[Begin Text excerpt]

Glenn Beck gloats while L.A. blazes

By Marc Cooper, LA Weekly

WHERE I LIVE, ON THE EDGE of Topanga Canyon, our cars are dusted with ash and our nostrils tickled with the scent of charred wood. We’ve got one eye on a darkened skyline and the other on the tube, lest we be warned to get out, and get out now.

It’s hardly the first time much of L.A. or — in this case — entire swaths of California have been ablaze. Every five or 10 years, it seems, some sort of biblical inferno sweeps through and brazenly reminds us who, or what, is really in charge. By nature’s whim, a population sometimes lulled into believing that it alone — or at least its representatives — determines the course of history is humbled by forces it cannot comprehend or properly anticipate.

But this round of wildfires coincides with a time in which more than hillsides and homes are being incinerated. There’s also a part of our national character that’s been consumed. This week’s firestorms bear no blame for the ongoing degradation of our civic culture. They merely and starkly illuminate it.

[End Text excerpt]

Problem requirements: Copy the wildfire column above word for word, from its headline to its final sentence.

[Begin Data]

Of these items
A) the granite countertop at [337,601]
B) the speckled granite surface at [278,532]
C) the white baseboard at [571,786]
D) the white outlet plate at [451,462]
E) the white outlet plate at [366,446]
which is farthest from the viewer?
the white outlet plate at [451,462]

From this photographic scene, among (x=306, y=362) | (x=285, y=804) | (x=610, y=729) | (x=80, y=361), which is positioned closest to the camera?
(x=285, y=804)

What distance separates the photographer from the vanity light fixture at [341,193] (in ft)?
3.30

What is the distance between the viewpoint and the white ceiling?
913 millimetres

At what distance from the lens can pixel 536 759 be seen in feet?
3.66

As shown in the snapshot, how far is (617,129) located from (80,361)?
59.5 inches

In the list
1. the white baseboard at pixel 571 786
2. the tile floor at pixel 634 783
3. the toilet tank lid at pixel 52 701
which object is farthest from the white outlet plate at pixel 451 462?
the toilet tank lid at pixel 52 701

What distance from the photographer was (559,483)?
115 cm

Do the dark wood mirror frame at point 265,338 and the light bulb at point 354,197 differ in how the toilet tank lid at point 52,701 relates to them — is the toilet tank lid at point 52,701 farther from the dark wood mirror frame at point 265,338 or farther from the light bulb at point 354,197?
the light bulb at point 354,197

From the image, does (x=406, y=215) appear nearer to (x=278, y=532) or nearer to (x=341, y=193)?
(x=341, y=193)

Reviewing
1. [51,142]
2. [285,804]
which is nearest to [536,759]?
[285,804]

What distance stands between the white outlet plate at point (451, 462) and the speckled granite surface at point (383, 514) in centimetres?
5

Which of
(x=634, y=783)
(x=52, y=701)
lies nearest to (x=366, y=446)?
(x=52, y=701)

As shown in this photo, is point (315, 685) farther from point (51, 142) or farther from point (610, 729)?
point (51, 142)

[End Data]

Solution:
Glenn Beck gloats while L.A. blazes

By Marc Cooper, LA Weekly

WHERE I LIVE, ON THE EDGE of Topanga Canyon, our cars are dusted with ash and our nostrils tickled with the scent of charred wood. We’ve got one eye on a darkened skyline and the other on the tube, lest we be warned to get out, and get out now.

It’s hardly the first time much of L.A. or — in this case — entire swaths of California have been ablaze. Every five or 10 years, it seems, some sort of biblical inferno sweeps through and brazenly reminds us who, or what, is really in charge. By nature’s whim, a population sometimes lulled into believing that it alone — or at least its representatives — determines the course of history is humbled by forces it cannot comprehend or properly anticipate.

But this round of wildfires coincides with a time in which more than hillsides and homes are being incinerated. There’s also a part of our national character that’s been consumed. This week’s firestorms bear no blame for the ongoing degradation of our civic culture. They merely and starkly illuminate it.